Después de 1933 la dinámica del nuevo Estado y la sociedad consistía en que todos los alemanes tenían que «trabajar en la dirección del Führer». Esta es una idea desarrollada por el historiador Ian Kershaw en su biografía de Hitler y la misma ha recibido el apoyo de gran parte de la historiografía. Esta teoría se basa en el estudio de un intrascendente discurso del secretario de Estado del Ministerio de Agricultura prusiano, Werner Willikens, pronunciado el 21 de febrero de 1934. En el mismo Willikens señalaba: «Todo el que tiene la oportunidad de observarlo sabe que al Führer le es muy difícil ordenar desde arriba todo lo que se propone realizar. Sin embargo, todo el mundo ha trabajado mejor en su puesto en la nueva Alemania hasta este momento si trabaja, como si dijéramos, en la dirección del Führer. Con mucha frecuencia, y en muchos lugares, se ha dado el caso de que algunos individuos, ya en años anteriores, han estado esperando órdenes e instrucciones. Desgraciadamente, es probable que siga sucediendo eso mismo en el futuro. Sin embargo, todos tienen el deber de intentar, en el espíritu del Führer, trabajar en su dirección. Todo el que cometa errores acabará dándose cuenta muy pronto. Pero el que trabaja correctamente en la dirección del Führer siguiendo sus directrices y hacia su objetivo tendrá en el futuro igual que anteriormente la recompensa suma de obtener de pronto la confirmación legal de su trabajo[7]».
Probablemente el ejemplo más claro de esa política en la historia se produjo cuando Enrique II de Inglaterra supuestamente preguntó: «¿Quién me libraría de este religioso problemático?». Los barones acudieron a toda prisa a matar a Thomas Becket. No se dio ninguna orden directa pero los cortesanos consideraron que la acción iba colmar de satisfacción a su rey[8].
La importancia de la teoría de «trabajar en la dirección del Führer» radica en que descarta, en gran medida, la excusa ofrecida por muchos nazis después de la guerra de que actuaban «por órdenes». De hecho, a menudo estaban creando sus propias órdenes en el espíritu de lo que consideraban se esperaba de ellos. La idea de «trabajar en la dirección del Führer» no exime, por supuesto, a Hitler de culpabilidad. El sistema no podía haber funcionado en ningún caso sin su aquiescencia. Además, a menudo, las acciones de sus subordinados eran legitimadas posteriormente. Tampoco pudo funcionar sin sus colaboradores, que iniciaban lo que consideraban (o sabían) eran los deseos del Führer. Sin duda, se trataba de un nuevo tipo de poder bajo cuya influencia los alemanes procuraban dar expresión al «Verbo» antes incluso de que se pronunciase[9].

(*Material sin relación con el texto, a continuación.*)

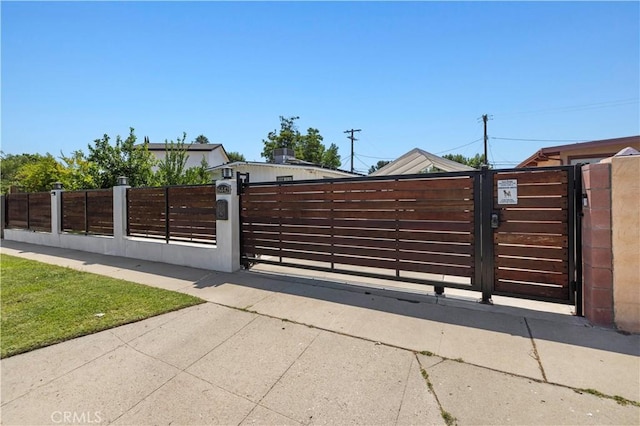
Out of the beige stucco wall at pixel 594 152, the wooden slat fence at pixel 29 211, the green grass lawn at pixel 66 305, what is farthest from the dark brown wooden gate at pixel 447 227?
the wooden slat fence at pixel 29 211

Se ha definido al Estado nazi como una guerra de todos contra todos que enaltecía la posición de Hitler como fuente de toda autoridad. Ribbentrop, ministro de Asuntos Exteriores, odiaba a Goering, el jefe de la Luftwaffe. Este desconfiaba del arquitecto Speer, quien temía a Himmler, el jefe de las SS, quien, a su vez, odiaba al jefe del partido, Bormann, quien odiaba al ministro de Propaganda, Goebbels, quien odiaba a Ribbentrop en un círculo vicioso sin fin[10].

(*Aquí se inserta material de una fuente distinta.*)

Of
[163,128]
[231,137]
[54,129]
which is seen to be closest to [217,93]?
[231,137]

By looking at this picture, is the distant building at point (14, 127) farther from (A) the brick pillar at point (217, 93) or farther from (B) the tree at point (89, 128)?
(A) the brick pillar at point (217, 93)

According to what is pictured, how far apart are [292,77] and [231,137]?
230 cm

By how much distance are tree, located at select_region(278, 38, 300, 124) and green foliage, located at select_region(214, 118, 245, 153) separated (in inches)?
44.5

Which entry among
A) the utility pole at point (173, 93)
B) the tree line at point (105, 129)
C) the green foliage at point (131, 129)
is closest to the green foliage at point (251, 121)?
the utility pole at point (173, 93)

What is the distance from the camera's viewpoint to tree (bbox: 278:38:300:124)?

Para un Estado totalitario Hitler gobernó Alemania de forma sorprendentemente caótica. No tenía ninguna experiencia en la administración o el gobierno. Un chiste popular en la Alemania del período señalaba que el primer trabajo real de Hitler fue su nombramiento como canciller. Hitler trabajaba poco en los asuntos de Estado aunque nada importante sucedía sin su aquiescencia. Nunca estuvo especialmente interesado en la maquinaria de gobierno, no fue un estajanovista como Himmler, que se pasaba dieciocho horas en su oficina. «¿Realmente trabajaba?», se preguntaba Albert Speer, «la mayor parte del tiempo se encontraba visitando lugares de construcción, relajándose en cafés y restaurantes o soltando largos monólogos a sus colaboradores, quienes ya estaban suficientemente familiarizados con los monótonos temas y realizaban enormes esfuerzos para disimular su aburrimiento[11]».
Hitler evitaba la rutina oficial y apenas se sentó en su despacho de Berlín más que para firmar apresuradamente documentos o nombramientos que le presentaban. Esto se debía, tanto a su poco gusto por la burocracia, como a su aversión a comprometerse por escrito. «No poner nunca por escrito una orden que pueda darse verbalmente» era una de sus máximas. Posteriormente sería traducido a la administración alemana como: «Es el deseo de Hitler». Esas órdenes verbales, a menudo asentimientos con la cabeza de Hitler, fueron cada vez más numerosas en el Tercer Reich. Speer calculaba que había visto 2500 de esos asentimientos, cada uno de ellos había representado una nueva directiva o iniciativa estratégica. Para Speer, «a ojos de la población, Hitler era el líder que vigilaba a la nación noche y día. Eso estaba muy alejado de la realidad[12]».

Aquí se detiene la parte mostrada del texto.